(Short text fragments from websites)
::::
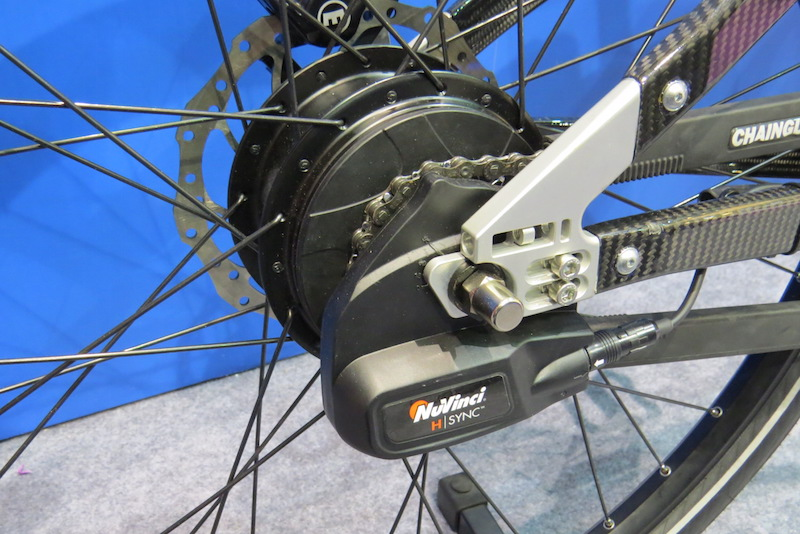 visiobike electric bike nuvinci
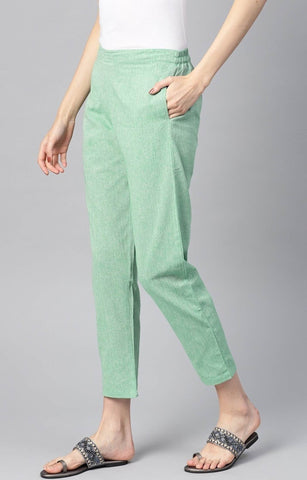 Green Linen Solid Women'S Trousers` With Side Pocket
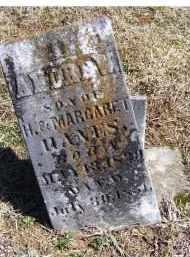 HANES, ANDREW - Adams County, Ohio | ANDREW HANES - Ohio Gravestone Photos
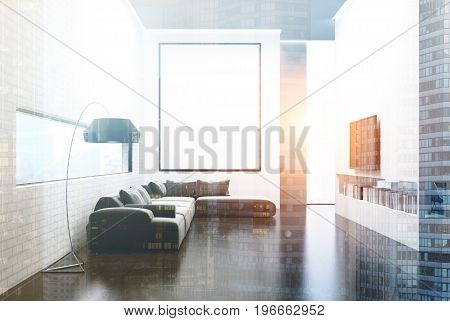 Gray Sofa Living Room, Tv Set And Poster Toned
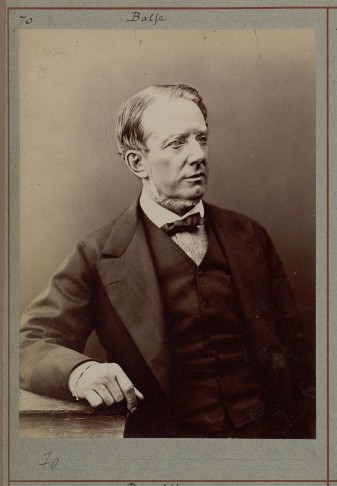 Composer Michael William Balfe.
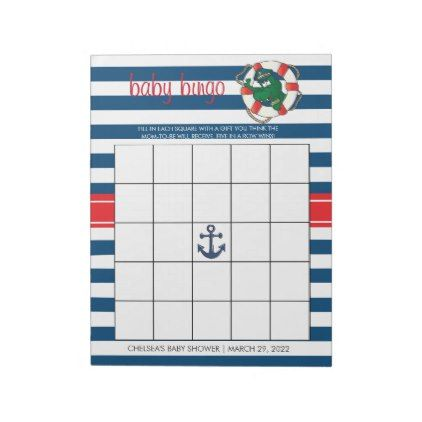 Cute Nautical Alligator Baby Shower Bingo Game Notepad - baby shower ideas party babies newborn gifts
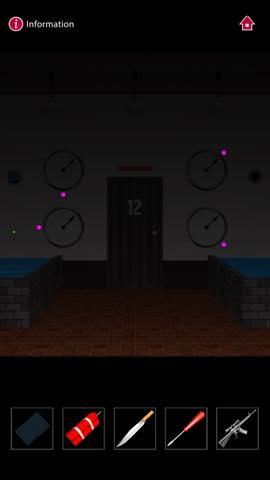 Th  脱出ゲーム  ゴルゴ13 DOOORS(Doors) 攻略 3112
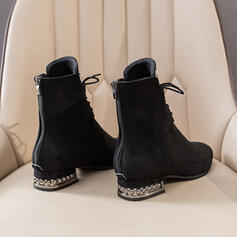 Women's Cloth Low Heel Chunky Heel Boots Ankle Boots Martin Boots High Top Pointed Toe With Lace-up Solid Color shoes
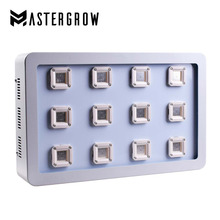 MasterGrow II 3600W COB LED Grow Light Panel Full Spectrum Red/Blue/White/UV/IR 410-730nm For Indoor Plant Growing and Flowering(China)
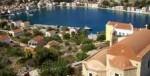 grecia,isole greche ,viaggio in grecia, luoghi da visitare,luoghi balneari,isole stupende,isole bellissime,isole da visitare,viaggi economici,dodecanesimo,kastellorizo,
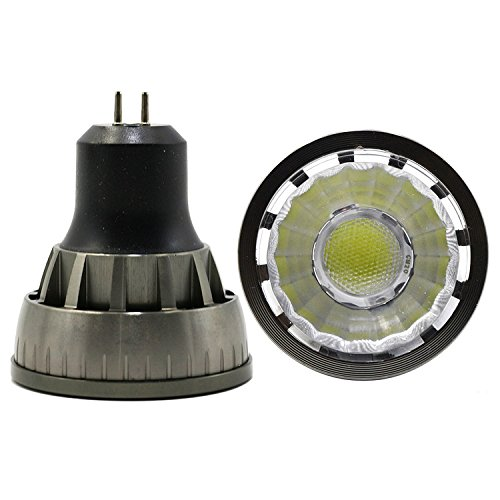 LEDIARY MR16 Bombillas LED regulables GU5.3 Bombillas de foco LED, 5 W,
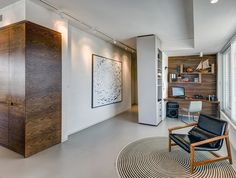 ליאת דביר The living room furniture was imported from China Living Room Interior, Living Room Furniture, Import From China, Home Desk, Dinning Table, Design Projects, Office Desk, Architecture, Desks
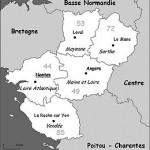 Quels sont les 5 départements des Pays de la Loire ?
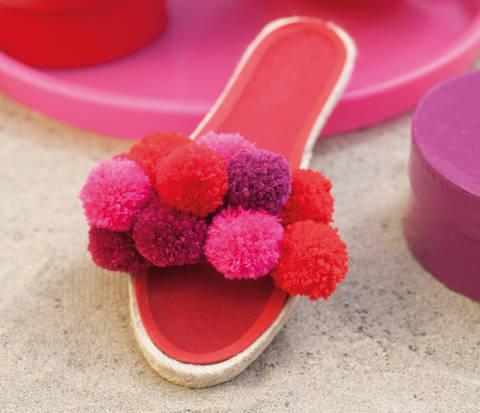 Espadrille-Sandalen mit Pompons Nähanleitung bei Makerist sofort runterladen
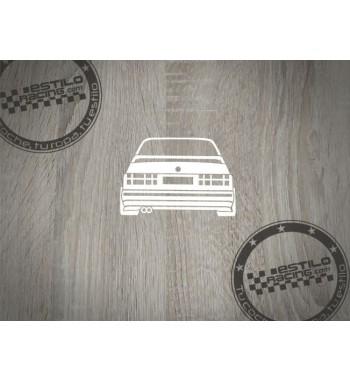 Pegatina BMW E30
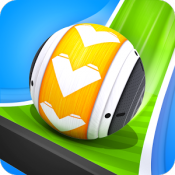 Androidアプリ「GyroSphere Trials」のアイコン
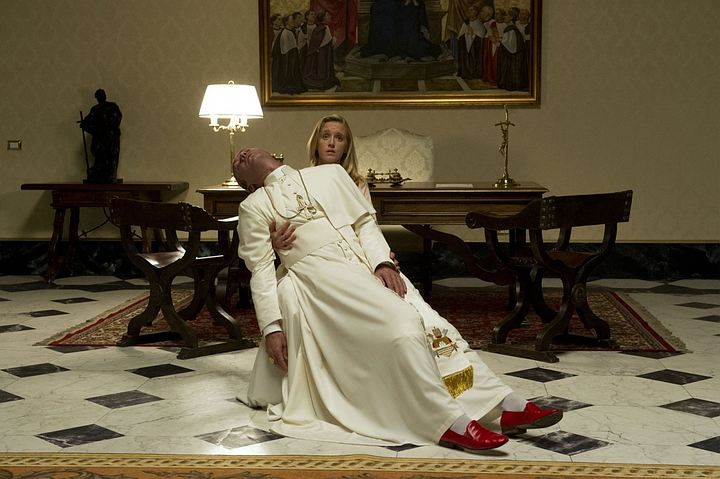 Паоло Соррентино снимет «Нового Папу» вместо «Молодого»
::::
» **Instructions to follow**
Look back at the data above, then output exactly the lines from the line holding "Green Linen Solid" up to and including the line holding "Composer Michael William Balfe.". Leave out the pictures.

» **Response below**
 Green Linen Solid Women'S Trousers` With Side Pocket
 HANES, ANDREW - Adams County, Ohio | ANDREW HANES - Ohio Gravestone Photos
 Gray Sofa Living Room, Tv Set And Poster Toned
 Composer Michael William Balfe.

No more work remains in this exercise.